(Records excerpted from a collection)
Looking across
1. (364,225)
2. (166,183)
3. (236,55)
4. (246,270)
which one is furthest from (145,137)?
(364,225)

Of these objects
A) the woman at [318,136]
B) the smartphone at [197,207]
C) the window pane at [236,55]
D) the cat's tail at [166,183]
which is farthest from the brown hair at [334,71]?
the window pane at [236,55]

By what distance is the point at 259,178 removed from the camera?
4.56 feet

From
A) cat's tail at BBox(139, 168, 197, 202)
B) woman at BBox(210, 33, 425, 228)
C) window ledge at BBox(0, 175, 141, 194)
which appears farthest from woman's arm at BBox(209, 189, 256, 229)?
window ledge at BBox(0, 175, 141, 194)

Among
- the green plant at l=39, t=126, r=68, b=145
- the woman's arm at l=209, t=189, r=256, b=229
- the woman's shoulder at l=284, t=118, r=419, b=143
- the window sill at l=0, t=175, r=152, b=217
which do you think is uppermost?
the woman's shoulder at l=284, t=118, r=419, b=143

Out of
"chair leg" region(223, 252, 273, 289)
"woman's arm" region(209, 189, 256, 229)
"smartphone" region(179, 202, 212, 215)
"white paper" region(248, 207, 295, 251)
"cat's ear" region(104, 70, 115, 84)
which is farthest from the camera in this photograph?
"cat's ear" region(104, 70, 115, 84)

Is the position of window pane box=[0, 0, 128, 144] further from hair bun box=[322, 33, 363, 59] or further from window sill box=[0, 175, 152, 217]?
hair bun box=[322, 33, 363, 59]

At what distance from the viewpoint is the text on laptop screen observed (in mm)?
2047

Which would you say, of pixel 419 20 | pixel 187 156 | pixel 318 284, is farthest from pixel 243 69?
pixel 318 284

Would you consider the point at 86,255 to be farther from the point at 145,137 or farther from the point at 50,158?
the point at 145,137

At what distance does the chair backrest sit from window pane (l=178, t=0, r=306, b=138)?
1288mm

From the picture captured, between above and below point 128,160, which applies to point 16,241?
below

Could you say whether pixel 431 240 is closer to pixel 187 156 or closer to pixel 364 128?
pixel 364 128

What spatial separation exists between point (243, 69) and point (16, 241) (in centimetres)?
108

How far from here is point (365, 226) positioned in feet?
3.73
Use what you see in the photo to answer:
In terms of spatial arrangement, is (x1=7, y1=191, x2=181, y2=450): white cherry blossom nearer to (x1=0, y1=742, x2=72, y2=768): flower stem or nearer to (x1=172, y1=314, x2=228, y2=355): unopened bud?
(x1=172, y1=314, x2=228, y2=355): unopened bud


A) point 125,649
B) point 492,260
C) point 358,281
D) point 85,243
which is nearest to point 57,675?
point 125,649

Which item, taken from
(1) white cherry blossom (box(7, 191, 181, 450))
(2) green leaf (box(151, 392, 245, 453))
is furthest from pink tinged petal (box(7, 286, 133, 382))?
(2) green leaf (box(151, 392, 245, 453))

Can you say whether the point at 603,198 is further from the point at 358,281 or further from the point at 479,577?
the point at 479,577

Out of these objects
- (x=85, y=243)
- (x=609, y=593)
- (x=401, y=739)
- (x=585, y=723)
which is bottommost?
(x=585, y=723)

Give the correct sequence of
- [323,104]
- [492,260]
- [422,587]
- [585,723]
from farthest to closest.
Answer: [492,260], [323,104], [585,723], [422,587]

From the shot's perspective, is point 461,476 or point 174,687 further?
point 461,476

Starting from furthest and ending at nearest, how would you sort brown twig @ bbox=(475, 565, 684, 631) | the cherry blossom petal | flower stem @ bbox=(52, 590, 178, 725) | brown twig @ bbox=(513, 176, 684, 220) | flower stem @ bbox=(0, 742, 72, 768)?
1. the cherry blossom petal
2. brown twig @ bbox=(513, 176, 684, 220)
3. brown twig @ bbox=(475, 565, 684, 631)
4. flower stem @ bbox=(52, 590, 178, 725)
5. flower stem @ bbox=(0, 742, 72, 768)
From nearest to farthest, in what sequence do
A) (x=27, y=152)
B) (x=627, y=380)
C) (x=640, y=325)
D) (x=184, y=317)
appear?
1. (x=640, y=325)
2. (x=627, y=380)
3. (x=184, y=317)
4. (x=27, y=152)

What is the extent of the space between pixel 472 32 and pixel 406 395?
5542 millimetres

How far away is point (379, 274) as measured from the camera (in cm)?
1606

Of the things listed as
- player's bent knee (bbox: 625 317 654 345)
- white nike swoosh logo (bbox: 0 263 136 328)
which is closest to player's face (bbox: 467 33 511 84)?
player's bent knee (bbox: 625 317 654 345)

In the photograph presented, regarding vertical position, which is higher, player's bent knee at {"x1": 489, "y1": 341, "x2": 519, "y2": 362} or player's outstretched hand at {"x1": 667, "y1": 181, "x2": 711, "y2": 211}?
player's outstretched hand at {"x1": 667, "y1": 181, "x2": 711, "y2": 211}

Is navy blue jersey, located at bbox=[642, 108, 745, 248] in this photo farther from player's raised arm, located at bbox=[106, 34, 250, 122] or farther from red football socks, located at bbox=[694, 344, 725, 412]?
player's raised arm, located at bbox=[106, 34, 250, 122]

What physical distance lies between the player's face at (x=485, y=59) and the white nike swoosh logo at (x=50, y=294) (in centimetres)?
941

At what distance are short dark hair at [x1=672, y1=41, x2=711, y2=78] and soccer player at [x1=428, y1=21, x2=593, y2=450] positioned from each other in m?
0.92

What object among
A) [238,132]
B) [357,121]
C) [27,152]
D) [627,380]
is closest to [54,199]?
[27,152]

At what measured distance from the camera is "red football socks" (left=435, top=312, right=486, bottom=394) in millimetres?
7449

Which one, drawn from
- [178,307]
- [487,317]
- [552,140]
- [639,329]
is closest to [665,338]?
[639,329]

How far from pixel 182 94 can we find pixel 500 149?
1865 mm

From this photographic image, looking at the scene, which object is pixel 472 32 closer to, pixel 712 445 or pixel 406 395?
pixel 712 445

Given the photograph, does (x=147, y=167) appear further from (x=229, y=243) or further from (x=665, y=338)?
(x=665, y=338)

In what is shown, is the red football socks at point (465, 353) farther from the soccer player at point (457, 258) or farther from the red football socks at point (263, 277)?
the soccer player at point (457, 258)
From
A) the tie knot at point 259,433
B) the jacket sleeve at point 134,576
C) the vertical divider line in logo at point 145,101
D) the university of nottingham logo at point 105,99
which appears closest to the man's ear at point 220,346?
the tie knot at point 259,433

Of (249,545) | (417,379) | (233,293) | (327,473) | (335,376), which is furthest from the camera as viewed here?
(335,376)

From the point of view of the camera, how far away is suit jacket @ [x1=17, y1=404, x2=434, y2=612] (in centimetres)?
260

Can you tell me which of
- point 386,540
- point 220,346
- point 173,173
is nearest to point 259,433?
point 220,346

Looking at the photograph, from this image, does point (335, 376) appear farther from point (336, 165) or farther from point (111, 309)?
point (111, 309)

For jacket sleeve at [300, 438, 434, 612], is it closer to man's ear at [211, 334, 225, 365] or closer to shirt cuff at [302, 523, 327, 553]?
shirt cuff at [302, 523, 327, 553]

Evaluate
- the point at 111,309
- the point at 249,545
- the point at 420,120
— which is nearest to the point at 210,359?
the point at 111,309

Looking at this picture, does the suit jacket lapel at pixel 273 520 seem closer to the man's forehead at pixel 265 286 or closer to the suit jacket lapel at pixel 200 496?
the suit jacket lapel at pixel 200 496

◆ **Aim**
Please put the lines from the one containing "For jacket sleeve" through the end of the records into a Markdown table with the columns Row and Line, leaving out blank lines.

◆ **The response**
| Row | Line |
|---|---|
| 1 | For jacket sleeve at [300, 438, 434, 612], is it closer to man's ear at [211, 334, 225, 365] or closer to shirt cuff at [302, 523, 327, 553]? |
| 2 | shirt cuff at [302, 523, 327, 553] |
| 3 | Evaluate |
| 4 | - the point at 111,309 |
| 5 | - the point at 249,545 |
| 6 | - the point at 420,120 |
| 7 | — which is nearest to the point at 210,359? |
| 8 | the point at 111,309 |
| 9 | Looking at this picture, does the suit jacket lapel at pixel 273 520 seem closer to the man's forehead at pixel 265 286 or closer to the suit jacket lapel at pixel 200 496? |
| 10 | the suit jacket lapel at pixel 200 496 |